Une personne tient un téléphone intelligent dans une main. Le logo de Netflix est affiché sur l'écran. En arrière-plan, un écran d'ordinateur montre la page d'accueil de Netflix.

Les deux partenaires lancent un concours de courts métrages pour découvrir de nouveaux talents.

Photo : AFP / Getty Images / Olivier Douliery

Agence France-Presse

Dénicher les nouveaux talents parmi les jeunes réalisateurs et réalisatrices d'Afrique subsaharienne, financer leurs projets et leur permettre de les diffuser sur Netflix en 2022 : l'UNESCO et le géant américain lancent jeudi un concours de courts métrages (Nouvelle fenêtre) sur le thème des « contes populaires africains réinventés ».

Cette initiative vise à partir à la recherche de nouveaux talents et de grands contes populaires qui sont une part très importante de notre patrimoine et de notre culture en Afrique, a expliqué à l'AFP le Nigérian Ben Amadasun, responsable pour l’Afrique des contenus originaux et acquisitions de Netflix.

Nous voulons que ces talents s'emparent de contes qu'ils apprécient pour leurs messages et qu'ils les réinventent en un court métrage qui, nous l'espérons, émouvra le public, a-t-il ajouté.

75 000 $ pour créer un court métrage

Les six gagnants et gagnantes de ce concours recevront 25 000 dollars à titre personnel et bénéficieront d'une formation ainsi que d'un encadrement par des spécialistes de l'industrie.

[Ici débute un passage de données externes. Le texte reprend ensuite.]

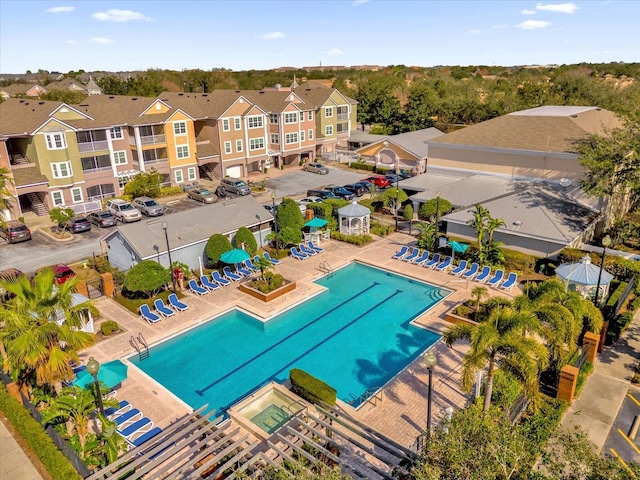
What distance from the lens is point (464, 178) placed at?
39.0 m

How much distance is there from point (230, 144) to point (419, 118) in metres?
32.1

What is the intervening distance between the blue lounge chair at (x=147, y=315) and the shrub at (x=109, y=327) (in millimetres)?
1350

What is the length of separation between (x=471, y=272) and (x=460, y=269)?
0.71 metres

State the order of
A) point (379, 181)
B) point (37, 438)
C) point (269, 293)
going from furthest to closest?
point (379, 181) < point (269, 293) < point (37, 438)

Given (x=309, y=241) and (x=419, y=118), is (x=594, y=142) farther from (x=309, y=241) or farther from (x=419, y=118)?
(x=419, y=118)

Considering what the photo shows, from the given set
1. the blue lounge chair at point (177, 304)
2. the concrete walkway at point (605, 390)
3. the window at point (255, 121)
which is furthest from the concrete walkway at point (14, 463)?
the window at point (255, 121)

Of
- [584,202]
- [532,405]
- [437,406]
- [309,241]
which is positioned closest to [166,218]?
[309,241]

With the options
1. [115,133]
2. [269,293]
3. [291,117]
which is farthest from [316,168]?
[269,293]

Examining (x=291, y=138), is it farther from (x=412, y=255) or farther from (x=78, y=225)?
(x=412, y=255)

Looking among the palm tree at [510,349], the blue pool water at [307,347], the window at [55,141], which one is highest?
the window at [55,141]

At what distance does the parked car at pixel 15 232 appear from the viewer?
111 ft

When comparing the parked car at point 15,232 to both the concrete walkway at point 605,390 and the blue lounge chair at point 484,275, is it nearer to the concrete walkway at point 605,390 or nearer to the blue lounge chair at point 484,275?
the blue lounge chair at point 484,275

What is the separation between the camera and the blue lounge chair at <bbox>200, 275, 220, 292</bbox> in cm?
2675

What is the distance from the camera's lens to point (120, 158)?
1757 inches
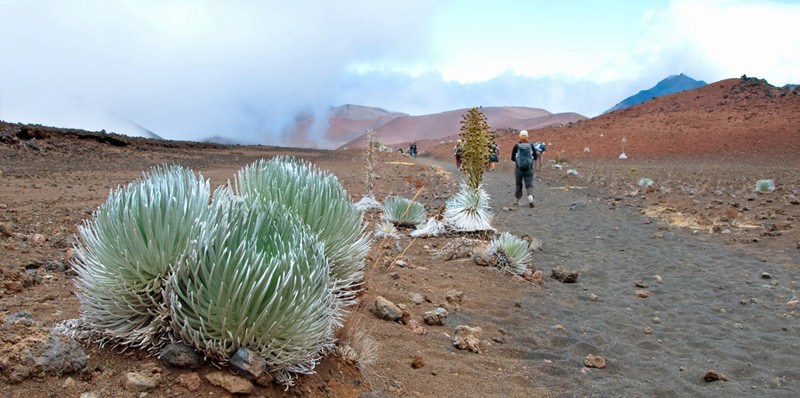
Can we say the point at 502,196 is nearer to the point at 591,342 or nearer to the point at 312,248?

Les cinéastes recevront en outre un budget de 75 000 dollars pour créer, filmer et produire leurs courts métrages qui seront diffusés sur Netflix en 2022, a précisé jeudi l'Organisation des Nations unies pour l'éducation, la science et la culture (UNESCO), dans un communiqué.

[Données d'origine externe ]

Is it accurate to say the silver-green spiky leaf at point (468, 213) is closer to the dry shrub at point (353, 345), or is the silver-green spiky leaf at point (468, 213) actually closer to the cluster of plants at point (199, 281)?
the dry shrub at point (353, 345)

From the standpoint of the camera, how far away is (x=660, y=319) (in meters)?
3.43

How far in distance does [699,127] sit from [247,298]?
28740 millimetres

Les personnes aspirant à participer au concours – ouvert jusqu'au 14 novembre – doivent notamment être âgées de 18 à 35 ans, vivre et être originaires d'un pays d'Afrique subsaharienne et avoir au minimum deux ans (et au maximum cinq ans) d'expérience professionnelle dans l'industrie audiovisuelle.

Manque de financement et de visibilité

L'agence de l'ONU et Netflix soulignent que nombre de réalisatrices et réalisateurs émergents ont des difficultés à trouver du financement et une visibilité qui leur permettraient de faire valoir leurs talents et de développer leurs carrières créatives.

Nous avons vécu pendant un an et demi une perte du présentiel des manifestations culturelles qui, pour nous, démontre qu'il y a une urgence à la transmission parce que sinon on court à la possibilité de la perte complète de certaines traditions qui sont fondamentales pour les générations plus jeunes, a déclaré à l'AFP Ernesto Ottone Ramirez, sous-directeur général pour la culture à l'UNESCO.

Il a rappelé que l'organisation est chargée du patrimoine immatériel et que l'Afrique est une priorité pour elle.

L'UNESCO a publié le 5 octobre un rapport (Nouvelle fenêtre), fruit de deux ans de travail, faisant pour la première fois un bilan de l'état et des défis de l'industrie cinématographique et audiovisuelle dans les 54 pays d'Afrique.